Any idea about this coin, seems like a tribal imitation of a bactrian coin. Its one sided as the other side is blank. 3.49grams
Looks like a mix between the portrait of Sapadbizes and the portrait on the standing soldier coins of kujula Kadphises. But these look to the right. Difficult to say whether this is an ancient or a modern imitation.
A photo of the edge (hard to do, I know) might help rule out modern imitations. But there's a match on Zeno, sold by CNG and attributed as "Uniface AR Tetradrachm imitating Eukratides I of Baktria." Pretty close match, including the left facing portrait: https://www.zeno.ru/showphoto.php?photo=88660 There is in fact an entire series of these uniface 'Scythian' drachms listed on there, all sold by CNG and perhaps from a hoard find? See here: https://www.zeno.ru/showgallery.php?cat=6044 Really neat piece! Have you encountered more, or just this one?
I have seen similar over time for sale. Some label Scythian, others Yuehzhi, others say Sogdian. I have seen enough that either a group of fakes got well dispersed or they are authentic. I really think we have no clue who made them or when, and very well could have been one small town making them for local consumption.
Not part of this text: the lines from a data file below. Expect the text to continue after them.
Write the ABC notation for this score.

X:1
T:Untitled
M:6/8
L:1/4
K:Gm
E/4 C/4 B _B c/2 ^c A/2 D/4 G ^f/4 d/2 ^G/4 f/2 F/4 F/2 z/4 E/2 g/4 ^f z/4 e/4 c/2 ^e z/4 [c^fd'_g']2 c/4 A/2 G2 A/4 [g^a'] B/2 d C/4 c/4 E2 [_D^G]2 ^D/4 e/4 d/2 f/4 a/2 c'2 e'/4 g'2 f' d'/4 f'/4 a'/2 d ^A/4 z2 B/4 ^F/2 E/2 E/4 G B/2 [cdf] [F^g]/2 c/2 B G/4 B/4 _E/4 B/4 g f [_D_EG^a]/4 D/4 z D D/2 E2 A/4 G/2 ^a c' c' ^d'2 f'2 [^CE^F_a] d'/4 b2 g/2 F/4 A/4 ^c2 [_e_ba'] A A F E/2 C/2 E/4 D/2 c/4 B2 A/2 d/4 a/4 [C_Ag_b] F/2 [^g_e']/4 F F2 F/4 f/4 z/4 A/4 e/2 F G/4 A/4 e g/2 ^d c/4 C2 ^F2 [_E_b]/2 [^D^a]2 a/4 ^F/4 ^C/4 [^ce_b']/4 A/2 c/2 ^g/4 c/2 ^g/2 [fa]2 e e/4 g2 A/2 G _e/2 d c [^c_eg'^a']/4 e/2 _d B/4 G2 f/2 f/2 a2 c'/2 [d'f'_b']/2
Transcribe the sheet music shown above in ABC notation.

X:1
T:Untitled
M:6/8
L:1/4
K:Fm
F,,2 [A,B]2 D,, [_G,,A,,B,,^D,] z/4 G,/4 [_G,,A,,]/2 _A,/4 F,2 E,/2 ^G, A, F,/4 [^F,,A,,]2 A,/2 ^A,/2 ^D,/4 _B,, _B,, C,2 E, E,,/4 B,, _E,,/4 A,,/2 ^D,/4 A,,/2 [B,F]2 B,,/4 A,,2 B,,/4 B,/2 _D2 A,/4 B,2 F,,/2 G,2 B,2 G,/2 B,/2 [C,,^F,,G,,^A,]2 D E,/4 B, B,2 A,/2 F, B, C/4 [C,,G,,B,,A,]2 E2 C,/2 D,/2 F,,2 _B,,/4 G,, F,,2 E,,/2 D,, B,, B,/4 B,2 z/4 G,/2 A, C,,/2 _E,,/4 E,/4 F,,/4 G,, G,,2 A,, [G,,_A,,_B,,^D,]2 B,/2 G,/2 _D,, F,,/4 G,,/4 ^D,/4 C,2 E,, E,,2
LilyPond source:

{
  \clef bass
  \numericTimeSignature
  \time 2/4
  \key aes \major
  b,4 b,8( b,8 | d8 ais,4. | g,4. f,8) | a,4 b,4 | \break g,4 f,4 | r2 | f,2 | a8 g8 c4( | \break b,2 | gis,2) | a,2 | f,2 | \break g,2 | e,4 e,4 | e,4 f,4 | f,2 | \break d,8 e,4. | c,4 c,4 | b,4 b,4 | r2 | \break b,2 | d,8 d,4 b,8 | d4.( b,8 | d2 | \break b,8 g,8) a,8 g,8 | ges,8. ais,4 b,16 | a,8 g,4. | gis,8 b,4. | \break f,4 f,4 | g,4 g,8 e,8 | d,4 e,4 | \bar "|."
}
Absent archaeological data, I doubt it will ever be known. Many such Central Asian imitations exist.
Those look very similar indeed, thanks for the link. I just found this one and was pondering over wether to get it or not.
Eucratides is the first thing to come to mind. The local imitations of basically everything that isn't Roman, Greek, or Sassanian are woefully under-studied. Along the same vein, a few years ago I got this curiosity in a CNG lot of central Asian coins, imitating Indo Greek, but I have never seen another one since.